Plaintiff should have been awarded summary judgment on the issue of liability on his Labor Law § 240(1) claim as against Sweeney because there was no overhead protection provided to plaintiff ( Hill v. Acies Group, LLC et al., 122 A.D.3d 428, 996 N.Y.S.2d 235 [1st Dept. 2014] ). Thus even if, as Structure Tech's superintendent testified, plaintiff was in an area of the worksite where he was not supposed to be at the time of his accident, this would at most constitute comparative negligence which is not a defense to a Labor Law § 240(1) claim ( id. ; see also Gordon v. Eastern Ry. Supply, 82 N.Y.2d 555, 563, 606 N.Y.S.2d 127, 626 N.E.2d 912 [1993] ; Vasquez v. Cohen Bros. Realty Corp., 105 A.D.3d 595, 598, 963 N.Y.S.2d 626 [1st Dept. 2013] ; Luna v. Zoological Socy. of Buffalo, Inc., 101 A.D.3d 1745, 1746, 958 N.Y.S.2d 807 [4th Dept. 2012] ). Accordingly, the issue of Sweeney's liability under Labor Law § 241(6) is academic (see e.g. Saquicaray v.
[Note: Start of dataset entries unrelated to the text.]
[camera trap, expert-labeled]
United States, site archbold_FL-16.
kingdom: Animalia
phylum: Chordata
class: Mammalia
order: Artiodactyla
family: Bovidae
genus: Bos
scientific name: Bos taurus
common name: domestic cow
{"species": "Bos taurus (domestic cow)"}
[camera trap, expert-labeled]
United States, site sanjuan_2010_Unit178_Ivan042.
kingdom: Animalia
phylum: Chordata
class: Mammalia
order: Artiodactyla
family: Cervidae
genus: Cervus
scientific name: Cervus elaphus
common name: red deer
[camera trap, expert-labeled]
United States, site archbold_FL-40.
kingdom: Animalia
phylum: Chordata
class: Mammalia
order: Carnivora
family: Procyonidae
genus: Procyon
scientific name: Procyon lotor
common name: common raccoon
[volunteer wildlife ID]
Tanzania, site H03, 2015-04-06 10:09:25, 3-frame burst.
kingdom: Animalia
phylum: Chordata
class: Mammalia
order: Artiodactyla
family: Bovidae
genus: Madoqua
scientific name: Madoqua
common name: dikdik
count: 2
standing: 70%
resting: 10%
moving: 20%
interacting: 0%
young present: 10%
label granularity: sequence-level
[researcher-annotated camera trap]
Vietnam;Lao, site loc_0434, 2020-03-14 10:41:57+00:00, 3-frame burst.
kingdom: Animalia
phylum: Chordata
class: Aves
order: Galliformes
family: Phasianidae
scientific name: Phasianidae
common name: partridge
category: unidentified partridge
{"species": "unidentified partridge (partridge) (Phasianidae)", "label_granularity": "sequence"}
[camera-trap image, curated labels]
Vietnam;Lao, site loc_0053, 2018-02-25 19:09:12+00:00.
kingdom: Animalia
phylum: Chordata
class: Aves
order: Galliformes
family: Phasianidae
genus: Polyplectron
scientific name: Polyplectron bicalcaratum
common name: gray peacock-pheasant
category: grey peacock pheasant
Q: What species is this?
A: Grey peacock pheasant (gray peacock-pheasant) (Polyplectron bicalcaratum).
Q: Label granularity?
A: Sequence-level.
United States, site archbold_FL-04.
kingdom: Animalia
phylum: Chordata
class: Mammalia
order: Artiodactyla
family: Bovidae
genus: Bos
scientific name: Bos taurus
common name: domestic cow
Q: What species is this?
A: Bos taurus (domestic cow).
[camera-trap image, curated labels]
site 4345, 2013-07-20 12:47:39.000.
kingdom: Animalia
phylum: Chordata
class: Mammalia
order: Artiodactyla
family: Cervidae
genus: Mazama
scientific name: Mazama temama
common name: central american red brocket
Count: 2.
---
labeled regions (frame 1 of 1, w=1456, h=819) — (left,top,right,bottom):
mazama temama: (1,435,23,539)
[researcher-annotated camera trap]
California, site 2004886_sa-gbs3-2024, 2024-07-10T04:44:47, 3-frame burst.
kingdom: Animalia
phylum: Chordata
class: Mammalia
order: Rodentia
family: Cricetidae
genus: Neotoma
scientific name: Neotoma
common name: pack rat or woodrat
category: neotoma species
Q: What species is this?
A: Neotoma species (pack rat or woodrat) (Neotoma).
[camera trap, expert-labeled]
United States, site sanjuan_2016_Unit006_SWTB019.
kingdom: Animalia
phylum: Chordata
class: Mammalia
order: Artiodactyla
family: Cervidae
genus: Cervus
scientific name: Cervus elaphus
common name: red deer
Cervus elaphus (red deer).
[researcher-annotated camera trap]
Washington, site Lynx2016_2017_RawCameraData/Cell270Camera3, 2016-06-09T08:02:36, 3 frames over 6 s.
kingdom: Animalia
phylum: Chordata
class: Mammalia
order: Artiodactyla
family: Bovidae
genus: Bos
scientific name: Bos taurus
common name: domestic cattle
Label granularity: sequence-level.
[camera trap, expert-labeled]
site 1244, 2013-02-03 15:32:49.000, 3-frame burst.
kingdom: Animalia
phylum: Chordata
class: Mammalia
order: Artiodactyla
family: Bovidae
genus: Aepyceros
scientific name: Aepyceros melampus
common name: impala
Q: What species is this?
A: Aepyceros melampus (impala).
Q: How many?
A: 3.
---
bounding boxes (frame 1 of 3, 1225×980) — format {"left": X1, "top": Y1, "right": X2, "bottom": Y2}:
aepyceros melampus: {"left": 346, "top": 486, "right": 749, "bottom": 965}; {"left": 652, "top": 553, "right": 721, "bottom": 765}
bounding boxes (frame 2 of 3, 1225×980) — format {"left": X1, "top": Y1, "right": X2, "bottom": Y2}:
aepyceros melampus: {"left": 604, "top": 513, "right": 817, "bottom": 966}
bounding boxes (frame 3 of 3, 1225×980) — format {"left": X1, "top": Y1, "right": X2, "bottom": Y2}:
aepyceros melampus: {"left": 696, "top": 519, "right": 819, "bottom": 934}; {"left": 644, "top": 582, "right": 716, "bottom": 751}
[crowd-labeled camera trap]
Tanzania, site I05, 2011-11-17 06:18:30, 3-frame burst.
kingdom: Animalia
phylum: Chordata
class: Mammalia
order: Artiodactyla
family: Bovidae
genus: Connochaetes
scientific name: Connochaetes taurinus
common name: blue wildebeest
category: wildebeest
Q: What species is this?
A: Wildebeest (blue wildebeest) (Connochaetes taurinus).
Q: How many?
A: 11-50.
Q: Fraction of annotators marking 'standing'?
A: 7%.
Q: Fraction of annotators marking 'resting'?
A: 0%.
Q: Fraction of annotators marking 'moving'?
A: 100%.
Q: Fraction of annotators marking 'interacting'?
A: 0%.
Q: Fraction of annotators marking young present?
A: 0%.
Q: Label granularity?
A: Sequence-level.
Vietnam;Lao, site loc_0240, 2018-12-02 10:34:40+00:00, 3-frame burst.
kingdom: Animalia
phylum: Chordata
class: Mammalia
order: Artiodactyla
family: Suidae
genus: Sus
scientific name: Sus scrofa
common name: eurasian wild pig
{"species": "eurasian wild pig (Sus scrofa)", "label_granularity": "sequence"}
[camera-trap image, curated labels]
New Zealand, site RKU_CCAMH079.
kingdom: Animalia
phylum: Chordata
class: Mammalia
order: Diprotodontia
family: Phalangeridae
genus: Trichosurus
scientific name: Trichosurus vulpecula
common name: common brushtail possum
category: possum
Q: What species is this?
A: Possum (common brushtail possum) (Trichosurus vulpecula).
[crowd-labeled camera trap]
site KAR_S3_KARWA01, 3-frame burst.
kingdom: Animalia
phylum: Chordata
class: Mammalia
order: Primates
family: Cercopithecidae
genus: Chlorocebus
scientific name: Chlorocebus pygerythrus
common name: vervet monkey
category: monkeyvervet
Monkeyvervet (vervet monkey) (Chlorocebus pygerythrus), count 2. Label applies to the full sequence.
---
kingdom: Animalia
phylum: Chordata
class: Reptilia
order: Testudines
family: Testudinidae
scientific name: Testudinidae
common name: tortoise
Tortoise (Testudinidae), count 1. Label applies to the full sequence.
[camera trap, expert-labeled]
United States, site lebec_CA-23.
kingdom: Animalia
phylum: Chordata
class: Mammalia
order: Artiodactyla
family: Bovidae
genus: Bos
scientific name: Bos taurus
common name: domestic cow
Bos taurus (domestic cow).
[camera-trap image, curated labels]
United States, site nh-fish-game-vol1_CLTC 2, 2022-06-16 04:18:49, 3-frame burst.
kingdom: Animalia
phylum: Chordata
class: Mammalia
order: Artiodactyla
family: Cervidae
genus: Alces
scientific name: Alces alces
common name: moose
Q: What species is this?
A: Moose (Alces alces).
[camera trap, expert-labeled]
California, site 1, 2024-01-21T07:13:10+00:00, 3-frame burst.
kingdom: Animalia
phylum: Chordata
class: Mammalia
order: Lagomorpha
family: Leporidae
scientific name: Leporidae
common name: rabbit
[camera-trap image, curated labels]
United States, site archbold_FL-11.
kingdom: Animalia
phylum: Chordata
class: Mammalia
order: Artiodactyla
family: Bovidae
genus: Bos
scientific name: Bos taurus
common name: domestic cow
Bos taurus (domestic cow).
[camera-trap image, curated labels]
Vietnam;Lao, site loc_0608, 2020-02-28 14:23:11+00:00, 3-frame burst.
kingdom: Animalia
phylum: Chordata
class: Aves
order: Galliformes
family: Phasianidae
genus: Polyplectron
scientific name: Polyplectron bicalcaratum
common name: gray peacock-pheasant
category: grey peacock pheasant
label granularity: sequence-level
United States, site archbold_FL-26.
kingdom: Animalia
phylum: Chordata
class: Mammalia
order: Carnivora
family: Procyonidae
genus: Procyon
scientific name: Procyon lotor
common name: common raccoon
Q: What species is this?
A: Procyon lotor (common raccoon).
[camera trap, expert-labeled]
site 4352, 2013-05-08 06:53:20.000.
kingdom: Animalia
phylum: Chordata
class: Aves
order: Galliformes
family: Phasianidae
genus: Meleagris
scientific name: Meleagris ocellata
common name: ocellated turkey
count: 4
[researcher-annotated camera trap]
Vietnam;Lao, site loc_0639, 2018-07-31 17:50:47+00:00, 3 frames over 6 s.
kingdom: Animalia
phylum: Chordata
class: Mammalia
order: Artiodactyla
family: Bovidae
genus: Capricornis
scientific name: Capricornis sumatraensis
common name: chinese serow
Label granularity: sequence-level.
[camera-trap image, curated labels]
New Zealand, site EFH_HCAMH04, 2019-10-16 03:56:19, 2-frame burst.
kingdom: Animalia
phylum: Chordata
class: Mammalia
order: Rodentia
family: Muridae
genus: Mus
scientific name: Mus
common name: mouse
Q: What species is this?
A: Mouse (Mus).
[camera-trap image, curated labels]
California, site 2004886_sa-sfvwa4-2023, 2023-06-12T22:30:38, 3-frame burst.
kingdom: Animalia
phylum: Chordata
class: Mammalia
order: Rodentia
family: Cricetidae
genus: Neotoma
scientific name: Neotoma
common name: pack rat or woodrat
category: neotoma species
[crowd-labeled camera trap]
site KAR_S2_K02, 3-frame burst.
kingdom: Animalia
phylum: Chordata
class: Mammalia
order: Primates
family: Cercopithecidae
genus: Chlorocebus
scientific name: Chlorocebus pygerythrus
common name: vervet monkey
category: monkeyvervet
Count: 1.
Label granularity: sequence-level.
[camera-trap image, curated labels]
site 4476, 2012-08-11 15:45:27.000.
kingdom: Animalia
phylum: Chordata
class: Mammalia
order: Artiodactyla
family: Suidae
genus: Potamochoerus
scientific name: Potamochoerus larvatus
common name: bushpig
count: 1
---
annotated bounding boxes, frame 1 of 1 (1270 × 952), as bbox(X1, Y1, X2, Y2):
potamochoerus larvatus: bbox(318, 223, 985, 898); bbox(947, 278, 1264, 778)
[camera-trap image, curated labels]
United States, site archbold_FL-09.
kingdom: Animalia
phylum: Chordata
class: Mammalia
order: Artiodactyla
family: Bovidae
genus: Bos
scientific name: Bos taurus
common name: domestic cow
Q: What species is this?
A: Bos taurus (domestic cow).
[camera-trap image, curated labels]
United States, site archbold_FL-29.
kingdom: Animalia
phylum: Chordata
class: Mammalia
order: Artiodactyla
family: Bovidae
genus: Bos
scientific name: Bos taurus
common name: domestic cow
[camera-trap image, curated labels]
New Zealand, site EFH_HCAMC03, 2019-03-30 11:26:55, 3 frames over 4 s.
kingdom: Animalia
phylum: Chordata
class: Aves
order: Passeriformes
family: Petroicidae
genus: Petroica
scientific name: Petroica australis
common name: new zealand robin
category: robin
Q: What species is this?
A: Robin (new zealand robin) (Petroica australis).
Consolidated Edison Co. of N.Y., Inc., 171 A.D.3d 416, 417, 96 N.Y.S.3d 215 [1st Dept. 2019] ; Berisha v. 209–219 Sullivan St. L.L.C., 156 A.D.3d 457, 458, 64 N.Y.S.3d 890 [1st Dept. 2017] ).
Plaintiff also should have been awarded summary judgment on his Labor Law § 200 and common-law negligence claims as against Structure Tech. As a subcontractor and, therefore, the statutory agent of the general contractor, Structure Tech may be held liable pursuant to Labor Law § 200 and under common-law negligence for injuries caused by a dangerous condition that it caused or created or of which it had actual or constructive notice ( DeMaria v. RBNB 20 Owner, LLC, 129 A.D.3d 623, 625, 12 N.Y.S.3d 79 [1st Dept. 2015] ; see Sledge v. S.M.S. Gen. Contrs., Inc., 151 A.D.3d 782, 783, 54 N.Y.S.3d 666 [2d Dept. 2017] ). Since no party disputes that a Structure Tech employee was responsible for dislodging the baluster and allowing it to fall and strike plaintiff, Structure Tech is liable to plaintiff under Labor Law § 200 and common-law negligence.
However, an issue of fact exists as to Sweeney's liability to plaintiff under these claims based on the testimony of Structure Tech's superintendent that it was, in fact, Sweeney's superintendent who instructed Structure Tech to cut the baluster that ultimately struck plaintiff. If credited, this testimony could support a finding that Sweeney actually exercised supervisory control over the worksite so as to trigger liability under these claims (see generally Comes v. New York State Elec. & Gas Corp., 82 N.Y.2d 876, 877, 609 N.Y.S.2d 168, 631 N.E.2d 110 [1993] ; Ross v. Curtis–Palmer Hydro–Elec. Co., 81 N.Y.2d 494, 505, 601 N.Y.S.2d 49, 618 N.E.2d 82 [1993] ; Cappabianca v. Skanska USA Bldg. Inc., 99 A.D.3d 139, 144, 950 N.Y.S.2d 35 [1st Dept. 2012] ).
In view of the foregoing, the court properly awarded Sweeney only conditional summary judgment on its contractual indemnification claim against Structure Tech, i.e., subject to a determination as to their respective degrees of negligence (see e.g. Gonzalez v. G. Fazio Constr. Co., Inc., 176 A.D.3d 610, 611, 113 N.Y.S.3d 18 [1st Dept. 2019] ).
Finally, the court properly denied Spring's motion for summary judgment dismissing Structure Tech's third-party complaint against it. The testimony of Structure Tech's superintendent that plaintiff was in an area of the worksite where he was not supposed to be at the time of his accident, if credited, could support a finding that plaintiff's accident and injuries arose from the performance of Spring's work and were caused by its negligent acts or omissions, thus triggering Spring's duty to indemnify Structure Tech under the terms of their agreement (see e.g. Ramirez v. Almah, LLC, 169 A.D.3d 508, 94 N.Y.S.3d 38 [1st Dept. 2019] ).